Answer these from the track saw forum thread:
1. What model of saw does Holbs say has limited rip capacity?
2. What is the maximum cutting depth with the rail?
3. What price range was Tedstor waiting for the Makita to drop to?

§ Provided passage
_____
# A worth while track saw consideration



## Tedstor

Thanks for the review. 
How's the accuracy? Is it good enough to build cabinets/cases/built-ins? Do you find yourself re-cutting your sheet goods on the table saw? Or does the track saw get your cuts close enough?


----------



## Holbs

The accuracy is 100% spot on. That black edging strip to the right you see in the track picture is your guide. Foolproof. I would much prefer a cabinet saw for repeatable cuts and ease of use. Setting up for accuracy means you have to have patience and double check the lineups.


----------



## WoodNSawdust

Thanks for the review. I have been considering this saw for rough breaking down of sheet goods (prior to running through the table saw).

One of the complaints other reviews have is the chipping along the cut line. What is your opinion?


----------



## Tedstor

> The accuracy is 100% spot on. That black edging strip to the right you see in the track picture is your guide. Foolproof. I would much prefer a cabinet saw for repeatable cuts and ease of use. Setting up for accuracy means you have to have patience and double check the lineups.
> 
> - Holbs


Thanks for the reply. I have a contractor saw with limited rip capacity…..so I've been considering a track saw to supplement the table saw, particularly with sheetgoods and panels. I've been waiting for the Makita to drop to $325-350, but that apparently will never happen. So less expensive options are now up for consideration.


----------



## Holbs

You can see in the above picture using the STOCK Grizzly saw blade. JMARTEL has home brewed modifications for zero clearance cuts with even more impressive results.


----------



## Holbs

Ted, I am in the same boat with a Bosch 4100: limited rip capacity. I would use a track saw to rough cut sheet goods and then finish off on a cabinet saw (that's the plan til I get a cabinet saw). Luckily, this track saw works great albeit takes a lot more time to set up for precision cut after cut.


----------



## AZWoody

What is the max thickness of wood that can be cut?
Also, is the cut good enough that it could cut 2 pieces straight enough to glue up?


----------



## Holbs

Max cutting depth without rail 2-5/32", with rail 1-31/32".
With a better blade than the stock one I'm using, and with JMARTEL's modification I would say yes you can glue up 2 pieces.


----------



## bkseitz

Thanks for the review. Have been researching guide rails and tracksaws the past few years when I decided not to invest in a panel saw and just breakdown my sheet stock on my assembly table or using my contractor saw I upgraded with sliding and outfeed tables. I think the Grizzly you suggest may do the trick for quick breakdown on my assembly bench -thx


----------



## NormG

Thank you for the review


----------
_____
§ Records
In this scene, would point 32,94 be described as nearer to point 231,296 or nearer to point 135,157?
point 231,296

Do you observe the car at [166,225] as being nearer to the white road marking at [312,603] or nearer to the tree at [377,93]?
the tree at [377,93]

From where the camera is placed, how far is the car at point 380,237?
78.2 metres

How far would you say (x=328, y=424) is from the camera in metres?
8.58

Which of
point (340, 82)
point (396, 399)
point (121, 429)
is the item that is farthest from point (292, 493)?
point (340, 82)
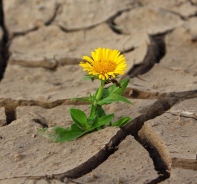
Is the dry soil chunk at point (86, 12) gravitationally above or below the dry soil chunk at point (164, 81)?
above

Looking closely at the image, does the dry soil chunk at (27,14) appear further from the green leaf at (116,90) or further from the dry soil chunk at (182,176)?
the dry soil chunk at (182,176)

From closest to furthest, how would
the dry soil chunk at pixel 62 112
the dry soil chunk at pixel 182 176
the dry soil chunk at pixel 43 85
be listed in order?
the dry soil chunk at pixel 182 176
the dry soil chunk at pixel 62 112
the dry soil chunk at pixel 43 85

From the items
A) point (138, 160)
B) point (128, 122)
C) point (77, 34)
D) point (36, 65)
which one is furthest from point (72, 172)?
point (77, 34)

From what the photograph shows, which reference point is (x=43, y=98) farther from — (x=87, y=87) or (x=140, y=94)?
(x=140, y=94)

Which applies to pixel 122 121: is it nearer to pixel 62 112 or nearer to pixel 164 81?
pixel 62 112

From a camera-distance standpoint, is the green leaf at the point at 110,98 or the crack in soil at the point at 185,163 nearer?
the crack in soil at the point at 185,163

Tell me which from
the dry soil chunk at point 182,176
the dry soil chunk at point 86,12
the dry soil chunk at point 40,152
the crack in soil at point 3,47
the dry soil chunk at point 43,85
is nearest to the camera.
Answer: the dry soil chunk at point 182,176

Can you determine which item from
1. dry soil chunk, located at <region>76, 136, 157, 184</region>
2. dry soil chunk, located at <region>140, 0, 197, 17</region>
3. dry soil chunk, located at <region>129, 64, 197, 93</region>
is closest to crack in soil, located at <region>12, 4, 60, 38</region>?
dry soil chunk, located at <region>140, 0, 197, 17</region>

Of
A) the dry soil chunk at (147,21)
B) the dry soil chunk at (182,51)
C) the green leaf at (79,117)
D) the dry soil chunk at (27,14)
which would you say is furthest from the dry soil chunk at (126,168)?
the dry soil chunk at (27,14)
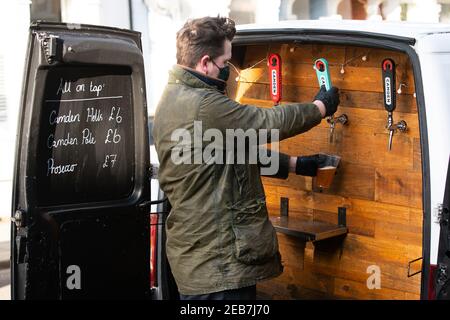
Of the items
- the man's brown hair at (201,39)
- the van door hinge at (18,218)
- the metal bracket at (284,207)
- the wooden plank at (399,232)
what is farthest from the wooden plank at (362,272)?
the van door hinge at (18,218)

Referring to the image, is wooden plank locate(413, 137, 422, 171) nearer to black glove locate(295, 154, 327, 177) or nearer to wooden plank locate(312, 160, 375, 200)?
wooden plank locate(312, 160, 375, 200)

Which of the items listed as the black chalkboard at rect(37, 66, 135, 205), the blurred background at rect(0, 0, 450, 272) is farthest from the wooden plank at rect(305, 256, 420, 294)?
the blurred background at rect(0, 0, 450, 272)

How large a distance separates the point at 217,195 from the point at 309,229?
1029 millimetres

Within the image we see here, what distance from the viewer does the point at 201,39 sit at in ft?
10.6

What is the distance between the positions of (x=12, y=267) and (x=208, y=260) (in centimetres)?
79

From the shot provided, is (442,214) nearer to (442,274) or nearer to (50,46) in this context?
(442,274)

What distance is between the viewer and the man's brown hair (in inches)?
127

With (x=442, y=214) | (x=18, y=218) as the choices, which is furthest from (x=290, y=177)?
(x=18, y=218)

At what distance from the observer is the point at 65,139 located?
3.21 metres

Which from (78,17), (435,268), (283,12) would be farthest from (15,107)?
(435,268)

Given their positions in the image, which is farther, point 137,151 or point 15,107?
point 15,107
_____
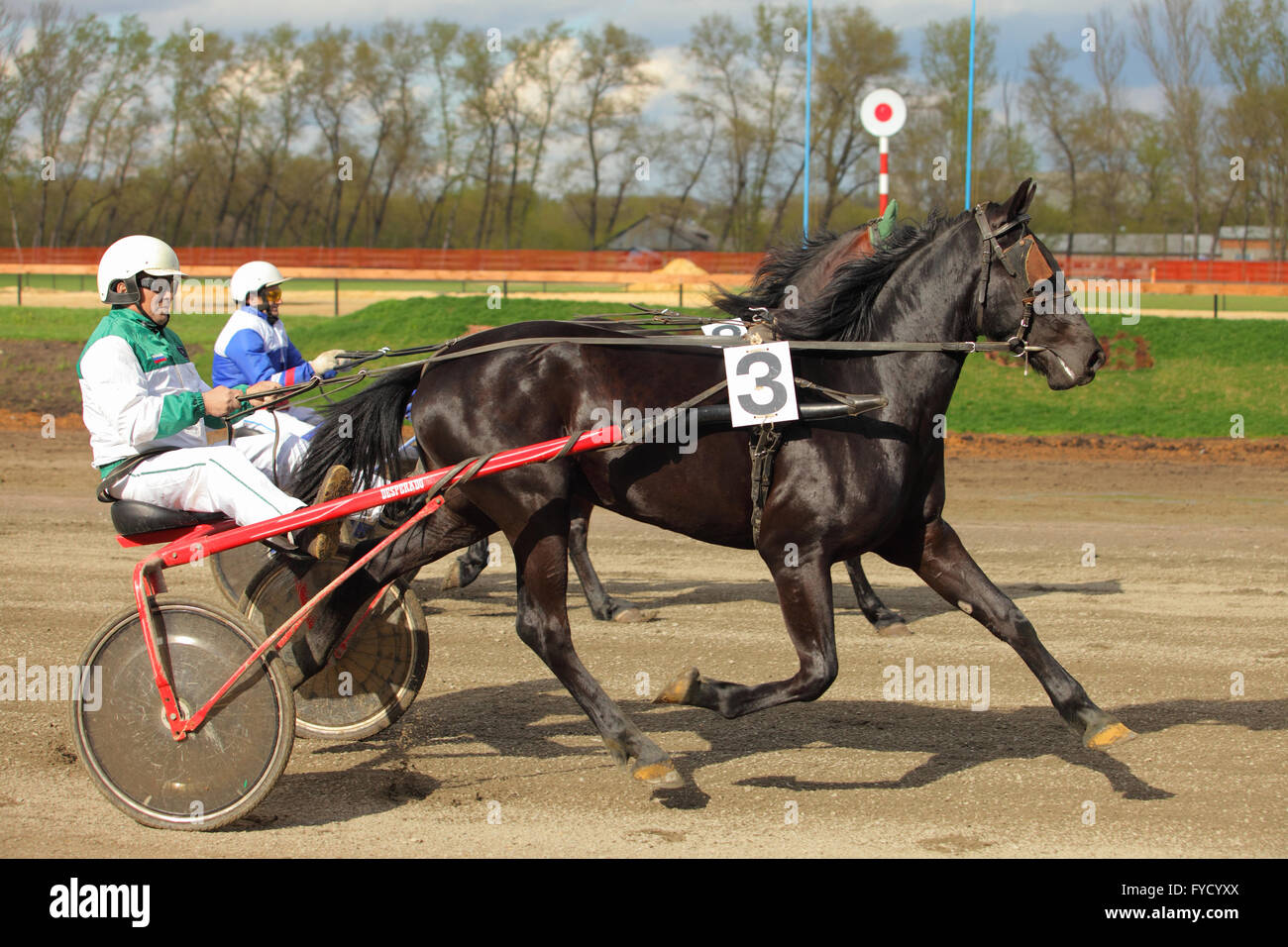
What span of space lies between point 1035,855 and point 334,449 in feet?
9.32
_____
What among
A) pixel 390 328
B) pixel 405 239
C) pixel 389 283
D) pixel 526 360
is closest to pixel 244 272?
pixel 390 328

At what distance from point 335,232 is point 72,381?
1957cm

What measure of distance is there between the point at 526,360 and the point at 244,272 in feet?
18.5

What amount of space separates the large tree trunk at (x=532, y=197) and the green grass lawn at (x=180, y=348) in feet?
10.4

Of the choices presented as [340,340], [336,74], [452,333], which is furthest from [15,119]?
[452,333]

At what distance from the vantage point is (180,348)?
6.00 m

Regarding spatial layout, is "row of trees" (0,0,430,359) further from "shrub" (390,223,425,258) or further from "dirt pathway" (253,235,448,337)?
_____
§ Correct result
1. A Bosch 4100.
2. 1-31/32".
3. $325-350.